JACK Quartet Goes Low-Tech, With High-Impact Results

Rebecca Wishnia on March 8, 2016
JACK Quartet

With the launch of PIVOT this month, San Francisco Performances becomes the latest in a slew of Bay Area arts organizations to initiate a hipper, more adventurous spinoff series. And, like San Francisco Symphony’s SoundBox and the S.F. Opera Lab, PIVOT bills itself as nontraditional and innovative.

But if these other organizations gravitate toward the high-tech (S.F. Opera will mount multimedia shows; SoundBox has Meyer Sound), PIVOT’s inaugural concert, on Friday, March 4, represented a return to the proverbial Dark Ages: the JACK Quartet performed Georg Friedrich Haas’s Quartet No. 3, “In iij. Noct.” in the pitch-black at the Strand Theater.

In the Roman Catholic Tenebrae services to which “In iij. Noct.” (2001) refers, candles are successively extinguished until the church is completely dark. But performers of Haas’s piece do not enjoy this luxury of initial light: The space is completely darkened as soon as they are situated, not onstage, but in the four corners of the room. The JACK Quartet — Christopher Otto and Ari Streisfeld, violins; John Pickford Richards, viola; and Kevin McFarland, cello — has performed the work more than 30 times. At some venues, audience members have had to sign waivers, while fire marshals have stood at the ready.

Instructing the audience members to put away their cellphones, digital watches, and anything else that could potentially glow, S.F. Performances Technical Director Patty-Ann Farrell conducted a brief “darkness test,” allowing patrons uncomfortable with the setup to leave before the piece began. After so much ceremony, I expected to feel apprehensive, sitting in utter darkness for an hour-long, improvisatory piece. Indeed, without visual cues, every sound became surprising: Straining to hear the percussive bow taps in the opening minutes of JACK’s performance, I anticipated with some trepidation the inevitable first explosion of sound.

But that first interjection — and all those after — felt not jarring, but joyous, because “In iij. Noct.” invites the audience to let go of all expectations and listen in new ways. Often, specific creaks and croaks were distinguishable as coming from a particular player, but other times, the texture grew blurry: A flautando gesture sounded like the cellist playing at the top of his register, but it came from a corner where I knew a violinist stood. I became less a specialist and more an awed bystander — along for the ride, with no choice but to simply embrace the sounds.

And there was a wealth of sounds: unfurling pizzicato lines, droning trills played sul ponticello, insistent tritones. Recurring chords tuned to the overtone series (with the deliciously low-to-our-ears sevenths and thirds) slid up and down, like stunningly beautiful sirens.

Haas, an Austrian composer, is often referred to as a spectralist, but when asked in 2013 about his formal and analytical considerations, he replied, “I trust my sensations ... I do not have any system. I do not trust systems at all.” For those who wish to better understand his methods, it’s a maddening response. Yet there’s no better way to describe “In iij. Noct.”: The sounds, more than anything else, simply work.

Of course, Haas’s piece was successful largely because of the high artistic caliber of the JACK Quartet. Streisfeld described the group’s initial experience of the piece as disorienting, but hearing the musicians on Friday — 30-odd performances later — it’s hard to imagine that they ever felt less than comfortable playing the work. Superlatives fail. In the busy and disjunct improvisatory passages, as much as in the quotations of 16th-century music, the group moved as one. Rarely do quartets achieve such a high level of communication.

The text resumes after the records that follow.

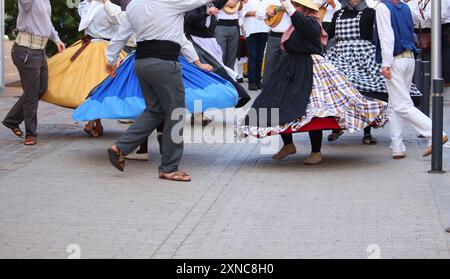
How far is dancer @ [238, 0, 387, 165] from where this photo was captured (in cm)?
1019

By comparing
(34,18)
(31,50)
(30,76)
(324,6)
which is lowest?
(30,76)

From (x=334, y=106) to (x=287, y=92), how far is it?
523 mm

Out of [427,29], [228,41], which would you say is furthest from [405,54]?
[427,29]

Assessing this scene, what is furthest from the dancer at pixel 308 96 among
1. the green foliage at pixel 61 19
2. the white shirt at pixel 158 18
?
the green foliage at pixel 61 19

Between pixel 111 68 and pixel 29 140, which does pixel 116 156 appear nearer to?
pixel 111 68

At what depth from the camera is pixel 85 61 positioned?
1224cm

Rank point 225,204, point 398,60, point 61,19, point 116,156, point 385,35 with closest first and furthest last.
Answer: point 225,204 → point 116,156 → point 385,35 → point 398,60 → point 61,19

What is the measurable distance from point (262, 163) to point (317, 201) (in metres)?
2.10

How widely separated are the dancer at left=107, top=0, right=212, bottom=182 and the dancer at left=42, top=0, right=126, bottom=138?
2.27 meters

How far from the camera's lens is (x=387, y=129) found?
1316 cm

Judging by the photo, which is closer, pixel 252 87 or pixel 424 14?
pixel 424 14

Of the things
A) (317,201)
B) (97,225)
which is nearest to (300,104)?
(317,201)

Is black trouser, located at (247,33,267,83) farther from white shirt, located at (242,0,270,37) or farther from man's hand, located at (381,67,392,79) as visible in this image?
man's hand, located at (381,67,392,79)
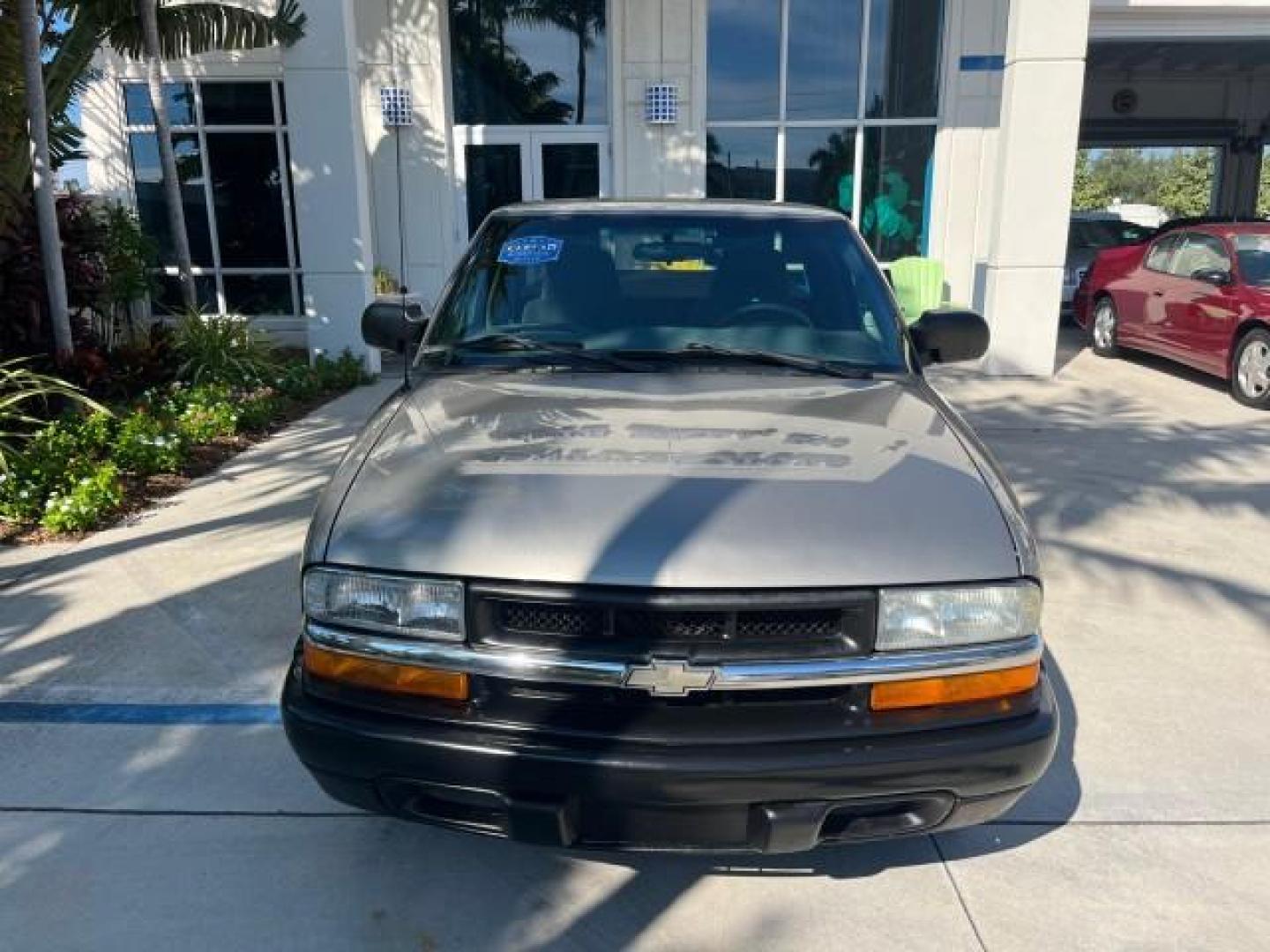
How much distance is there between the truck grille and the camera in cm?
221

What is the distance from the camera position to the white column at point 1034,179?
10.3 m

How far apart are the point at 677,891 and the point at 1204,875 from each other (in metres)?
1.54

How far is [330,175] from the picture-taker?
10250 millimetres

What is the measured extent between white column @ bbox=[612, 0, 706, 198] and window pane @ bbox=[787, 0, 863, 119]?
1.25 metres

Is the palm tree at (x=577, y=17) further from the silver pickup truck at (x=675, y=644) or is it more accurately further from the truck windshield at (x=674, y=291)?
the silver pickup truck at (x=675, y=644)

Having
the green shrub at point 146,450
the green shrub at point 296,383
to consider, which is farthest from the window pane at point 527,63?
the green shrub at point 146,450

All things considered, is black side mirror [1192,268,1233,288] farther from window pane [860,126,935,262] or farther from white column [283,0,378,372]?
white column [283,0,378,372]

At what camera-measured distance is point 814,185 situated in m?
13.2

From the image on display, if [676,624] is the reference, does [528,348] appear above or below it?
above

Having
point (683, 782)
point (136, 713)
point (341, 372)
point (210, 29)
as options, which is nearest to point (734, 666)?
point (683, 782)

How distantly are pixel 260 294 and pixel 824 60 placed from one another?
819cm

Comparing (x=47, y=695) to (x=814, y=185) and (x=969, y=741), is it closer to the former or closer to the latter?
(x=969, y=741)

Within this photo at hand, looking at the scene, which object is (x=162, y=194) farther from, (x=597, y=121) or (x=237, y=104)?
(x=597, y=121)

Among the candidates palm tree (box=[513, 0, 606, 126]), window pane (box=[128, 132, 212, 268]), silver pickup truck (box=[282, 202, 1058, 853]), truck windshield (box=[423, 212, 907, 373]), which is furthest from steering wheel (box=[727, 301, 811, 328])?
window pane (box=[128, 132, 212, 268])
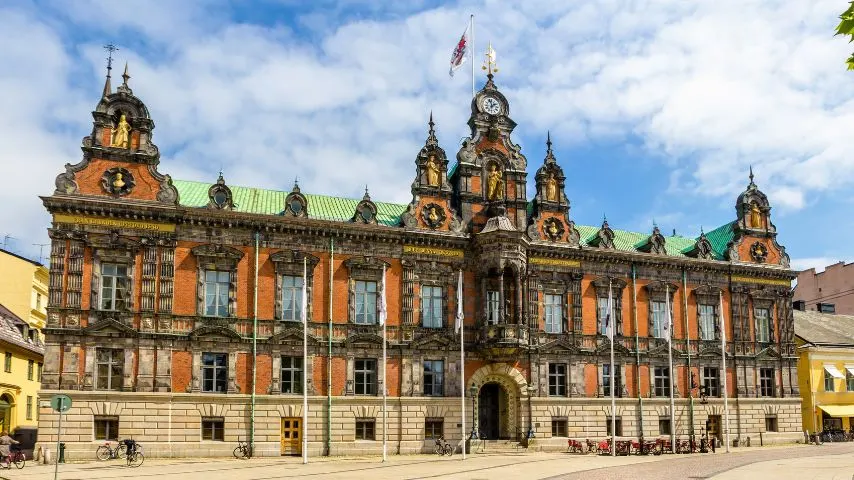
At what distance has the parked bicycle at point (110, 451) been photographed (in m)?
41.1

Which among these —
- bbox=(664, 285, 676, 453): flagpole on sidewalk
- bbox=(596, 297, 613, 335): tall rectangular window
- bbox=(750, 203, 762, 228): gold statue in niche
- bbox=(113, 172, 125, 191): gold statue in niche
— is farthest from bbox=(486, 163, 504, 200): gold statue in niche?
bbox=(113, 172, 125, 191): gold statue in niche

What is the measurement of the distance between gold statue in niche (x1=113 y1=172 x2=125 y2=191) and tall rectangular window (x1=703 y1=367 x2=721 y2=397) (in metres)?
40.4

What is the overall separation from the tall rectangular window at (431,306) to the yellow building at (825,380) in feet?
102

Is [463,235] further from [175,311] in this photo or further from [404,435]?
[175,311]

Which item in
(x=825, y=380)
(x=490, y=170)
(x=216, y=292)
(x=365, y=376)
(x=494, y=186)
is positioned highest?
(x=490, y=170)

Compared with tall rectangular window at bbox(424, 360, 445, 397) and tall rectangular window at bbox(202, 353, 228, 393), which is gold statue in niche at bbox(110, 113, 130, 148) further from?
tall rectangular window at bbox(424, 360, 445, 397)

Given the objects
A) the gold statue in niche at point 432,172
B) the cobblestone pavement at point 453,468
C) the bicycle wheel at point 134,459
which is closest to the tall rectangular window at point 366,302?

Without knowing the specifics of the improvisatory system, the audience can’t understand why or how a gesture triggers a certain response, yet somehow, JACK seemed to start and end each episode at exactly the right time. This is a rare power: As a performing group, JACK makes the incomprehensible comprehensible, and audiences need not be knowledgeable about the music on the program in order to enjoy it.